(Spatial question entries)
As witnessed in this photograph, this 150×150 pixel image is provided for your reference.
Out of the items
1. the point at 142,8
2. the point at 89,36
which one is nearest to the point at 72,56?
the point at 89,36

Problem to work on =>
Output the entries above word for word, with no changes.

The response =>
As witnessed in this photograph, this 150×150 pixel image is provided for your reference.
Out of the items
1. the point at 142,8
2. the point at 89,36
which one is nearest to the point at 72,56?
the point at 89,36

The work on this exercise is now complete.